"Ermeni Lobisi" söylemi üzerine süren polemiği anlatan haber metnini, son cümlesinden sonra devam ettirin.

Kaynak metin
· · ·
24.12.2014
KCK
Yürütme Konseyi Üyesi Mustafa Karasu’nun tekrar dillendirdiği ‘Ermeni Lobisi’
söyleminin ardından başlayan polemik devam ediyor. Son mektuba Karin Karakaşlı
ve Rober Koptaş’tan cevap var.
Karasu’nun
‘Fethullahçılar, bu Ermeni Lobisi ve Hristiyanlarla daha fazla ilişkidedirler’
açıklaması üzerine Agos Gazete’sinde ‘Yine Ermeni Lobisi’ başlıklı bir yazı
yayımlanmış, Rober Koptaş ve Karin Karakaşlı’nın eleştirilerine yanıt Musatafa
Karasu’dan gelmişti. Karasu, Özgür
Gündem’de kaleme aldığı yazıda ‘tespitimi ortaya koydum, kastım yoktu’ demiş ve
kendisinin ‘töhmet altında bırakıldığını’ ifade etmişti.
Karin
Karakaşlı ve Rober Koptaş, Karasu’ya bir cevap daha hazırladı. Karakaşlı, ‘Lobi
sözünün Ermeniler için tüyler ürpertici bir kavram olduğunu’ hatırlatıp, sözün
kullanımında geri adım atılmamasını anlamlandıramadığını belirtirken; Rober
Koptaş ‘ısrarla ve art arda gelen “lobi” imaları, “Bizim pratiğimiz ortada,
bunu doğru anlayın!” çıkışları, ağızda acı bir tat bırakıyor’ diyor.
Karin
Karakaşlı: Bu söylemde ısrar neden?
· · ·
Kayıtlar
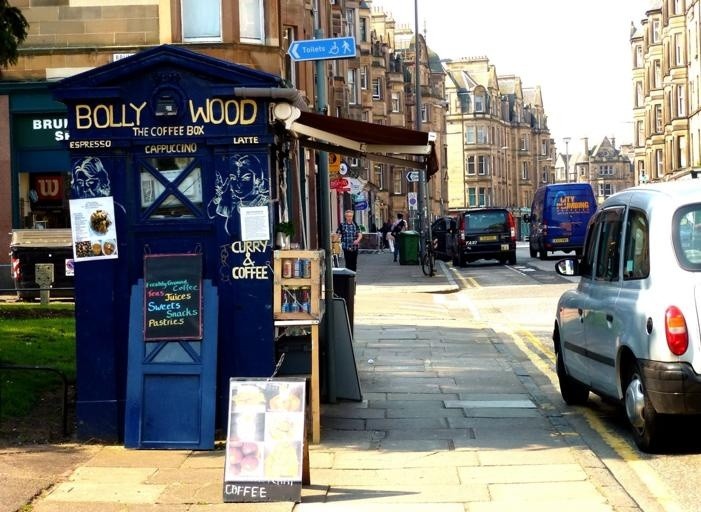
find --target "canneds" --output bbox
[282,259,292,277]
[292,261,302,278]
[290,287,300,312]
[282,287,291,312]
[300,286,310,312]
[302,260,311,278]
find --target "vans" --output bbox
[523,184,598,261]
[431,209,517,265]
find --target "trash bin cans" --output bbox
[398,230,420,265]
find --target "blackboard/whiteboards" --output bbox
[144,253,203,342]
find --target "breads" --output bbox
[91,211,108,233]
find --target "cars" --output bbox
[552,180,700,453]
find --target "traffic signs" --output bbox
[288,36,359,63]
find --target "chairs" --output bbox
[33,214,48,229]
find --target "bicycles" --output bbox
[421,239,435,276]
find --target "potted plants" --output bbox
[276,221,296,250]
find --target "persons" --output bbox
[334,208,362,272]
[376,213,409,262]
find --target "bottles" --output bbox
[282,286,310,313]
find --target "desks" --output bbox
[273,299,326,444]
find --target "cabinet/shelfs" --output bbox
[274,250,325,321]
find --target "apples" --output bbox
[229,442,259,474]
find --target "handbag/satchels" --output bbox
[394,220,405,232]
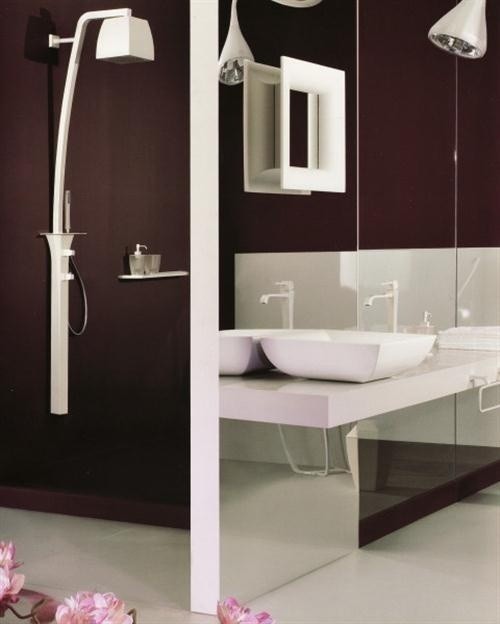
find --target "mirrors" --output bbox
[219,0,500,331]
· · ·
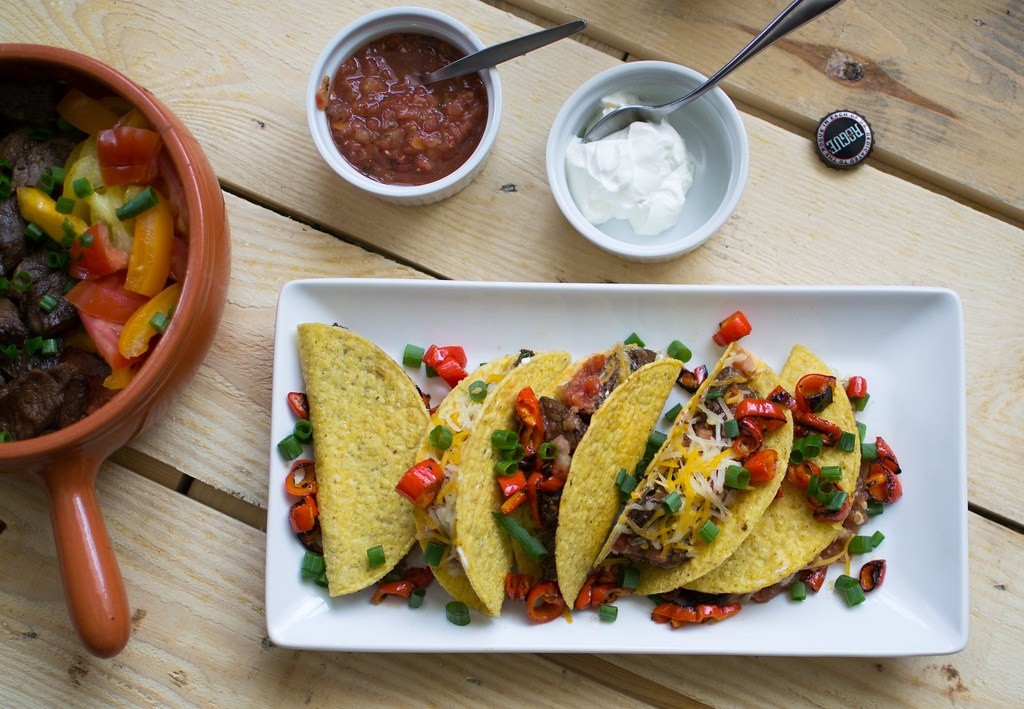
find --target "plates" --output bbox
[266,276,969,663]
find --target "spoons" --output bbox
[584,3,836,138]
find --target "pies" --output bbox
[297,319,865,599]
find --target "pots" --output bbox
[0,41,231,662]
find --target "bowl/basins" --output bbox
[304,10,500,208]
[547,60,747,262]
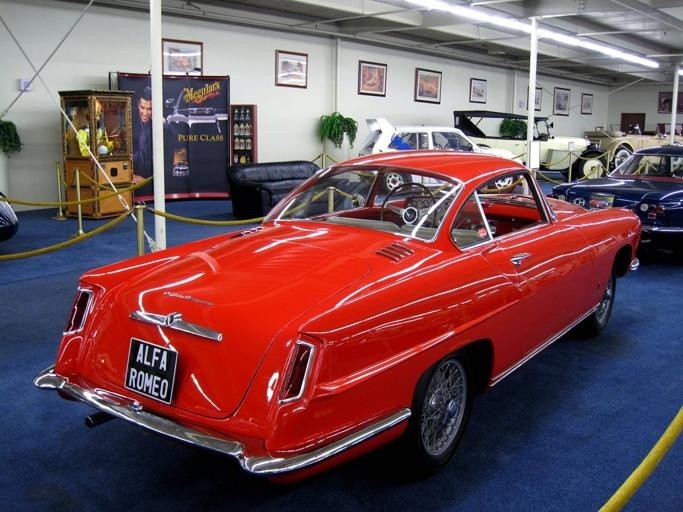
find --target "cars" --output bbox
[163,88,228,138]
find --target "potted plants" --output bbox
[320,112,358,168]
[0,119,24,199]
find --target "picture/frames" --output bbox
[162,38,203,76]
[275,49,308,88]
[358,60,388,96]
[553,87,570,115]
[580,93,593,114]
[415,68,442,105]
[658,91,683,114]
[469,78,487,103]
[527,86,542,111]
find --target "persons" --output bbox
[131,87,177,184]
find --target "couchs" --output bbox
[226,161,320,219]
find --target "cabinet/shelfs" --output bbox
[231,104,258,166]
· · ·
Yanıt
Söze
öncelikle Kürt özgürlük ve halk hareketinin farklı lider isimleri ile polemikte
görülmenin, bu şekilde sunulmanın rahatsızlığını dile getirerek başlamak
isterim. Siyaseten durduğum çizgi, bu mücadeleyi Kürt halkı dışında ifade
ettiği geniş muhalefet etme zemini ve hali hazırdaki düzene yegane karşı koyma
ihtimali olarak görme şeklindedir ve konuya dair sayısız yazım bu yaklaşımın
ifadesidir. Dolayısıyla en küçük bir eleştiri ya da söylemsel uyarıda
bulunulduğunda sürekli olarak ideolojinin Ermeni Soykırımı’na yaklaşımının
hatırlatılmasına hacet yok. Gazetemiz bu konuda Kürt hareketinin her siyasi
adımını yakından izlemiş, izlemeye de devam edecektir. Parti içerisinde de pek
çok Ermeni arkadaşımız aktif olarak görev yapmaktadır.
O
kısacık eleştiri ile Mustafa Karasu’nun ifade ettiği gibi bir zorlama yaptığım
ya da kimseyi töhmet altında bıraktığım kanaatinde değilim. Mesele aslında çok
basit: Lobi sözü Ermeniler için tüyler
ürpertici bir kavram ve bütün hatırlatma, açıklama ve söylemsel eleştirilere
rağmen halen bu sözün kullanımında geri adım atılmamasını anlamak bizler için
hiç de kolay değil.
Ermeni
toplumu için ‘lobi’ kavramı, devlet tarafından bilinçli olarak ‘hain işbirlikçi’
yaftası ile birlikte, ihanet etme, devlet aleyhine çalışma anlamlarında
kullanılagelmiş, bu kullanımla da yerleşmiştir.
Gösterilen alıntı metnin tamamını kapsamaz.